In [1]:
import os
import json
import jsonlines
import time
import pandas as pd
from IPython.display import display

from lkae.utils.data_loading import pkl_dir, load_pkl, load_pkls, root_dir, AuredDataset
from lkae.verification.verify import get_verifier
from lkae.utils.scoring import eval_run_custom_nofile
from lkae.verification.verify import Judge, run_verifier_on_dataset
from lkae.utils.data_loading import AuthorityPost

datasets = load_pkls(pkl_dir)

# possilbe splits: train, dev, train_dev_combined
# (test, all_combined don't have "labels")
split = 'train_dev_combined'

dataset_split = f'English_{split}'
qrel_filename = f'{dataset_split}_qrels.txt'

dataset_variations_dict = datasets[dataset_split]
print(dataset_variations_dict.keys())

dict_keys(['nopre-nam-bio', 'nopre-nam-nobio', 'nopre-nonam-bio', 'nopre-nonam-nobio', 'pre-nam-bio', 'pre-nam-nobio', 'pre-nonam-bio', 'pre-nonam-nobio'])


In [2]:
# ground truth RQ2
gold_file = os.path.join(root_dir, 'data', f'{dataset_split}.jsonl')
gold_list = [line for line in jsonlines.open(gold_file)]

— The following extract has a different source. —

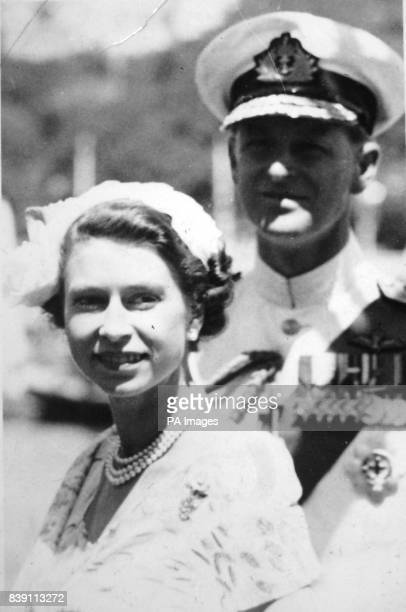 **Scanned lowres from contact** Queen Elizabeth II and the Duke of Edinburgh as they step ashore from a pontoon at Farm Cove Sydney to begin their...
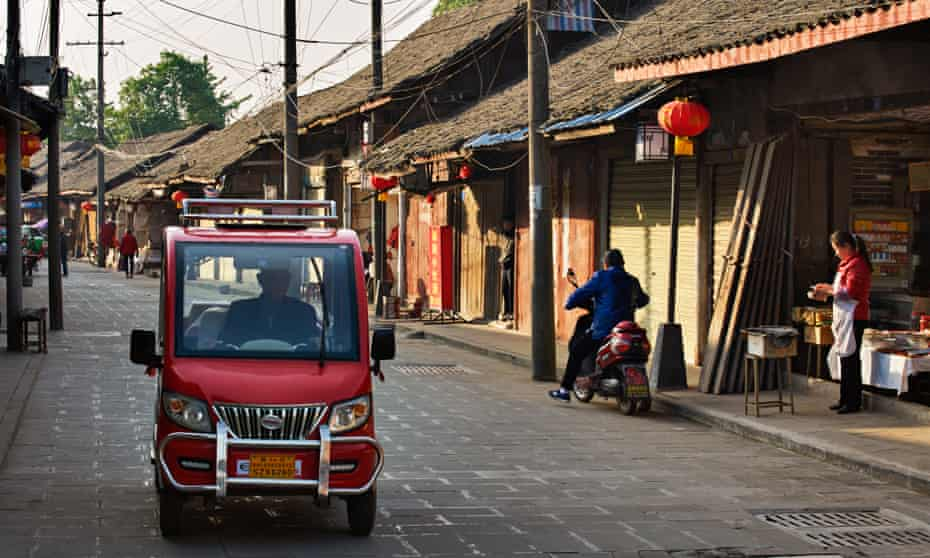 One-person car drives through the streets, passing shops, in Pengzhen, China.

# select a set of variations of the dataset
selected_variations = ["pre-nonam-nobio"]

In [3]:
# load each config and construct its verifier

verifiers = {}

with open('config.json', 'r') as file:
    configs = json.load(file)

    for config in configs['configs']:
        verifier_label = get_verifier(**config)
        verifiers[config['verifier_method']] = verifier_label

verifiers

Some weights of the model checkpoint at FacebookAI/roberta-large-mnli were not used when initializing RobertaForSequenceClassification: ['roberta.pooler.dense.bias', 'roberta.pooler.dense.weight']
- This IS expected if you are initializing RobertaForSequenceClassification from the checkpoint of a model trained on another task or with another architecture (e.g. initializing a BertForSequenceClassification model from a BertForPreTraining model).
- This IS NOT expected if you are initializing RobertaForSequenceClassification from the checkpoint of a model that you expect to be exactly identical (initializing a BertForSequenceClassification model from a BertForSequenceClassification model).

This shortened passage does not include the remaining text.